Cooking Level: ★★☆☆☆

  • 1pc Whole snapper

  • 6pc Garlic cloves, peeled

  • 150ml White wine

  • 1tbsp Capers

  • 1 liter Water

  • 500ml Organic fish broth

  • Salt and pepper to taste

  • 2pcs Ripe plum tomatoes

  • 10pcs Cherry tomatoes, halved

  • 30pcs Kalamata olives, pitted

  • 200g fresh clams

  • Fresh chopped Parsley

  • Fresh chopped Basil

  1. Take out fish and let it sit on room temperature for 30 minutes

  2. In the meantime prepare the broth: In a large pot with olive oil fry the garlic until crispy but not burned

  3. Add the capers and pour in the white wine, reduce until the wine has almost evaporated.
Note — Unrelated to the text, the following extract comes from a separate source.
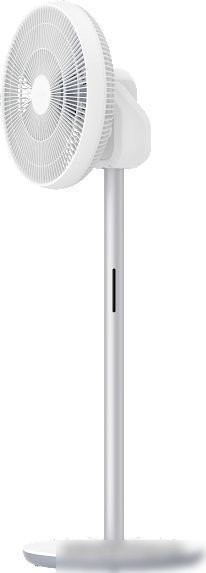 Вентилятор SmartMi Air Circulator Fan ZLBPKQXHS02ZM (евровилка)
  4. Add the fish broth and water and bring to a boil. Simmer for 30 minutes

  5. Transfer the broth to a large pan, turn down the heat

  6. Add the whole snapper to the pan and poach on 80 °C for 45 minutes

  7. After 45 minutes take out the fish

  8. Add the tomatoes and olives and bring to a simmer again

  9. Add the clams and put back the fish. Simmer for 5 minutes

  10. Remove from heat and cover with a Lid

  11. Let it rest for 15 minutes with lid closed

  12. Sprinkle with parsley and basil and serve


For poaching it should gentle simmer in the broth. Broth should not boil. Instead of clams can also use live blue mussels or prawns. Add some nice aged balsamic vinegar and a splash of good extra virgin olive oil. Eat with some focaccia bread or baguette so you can soak up all the broth.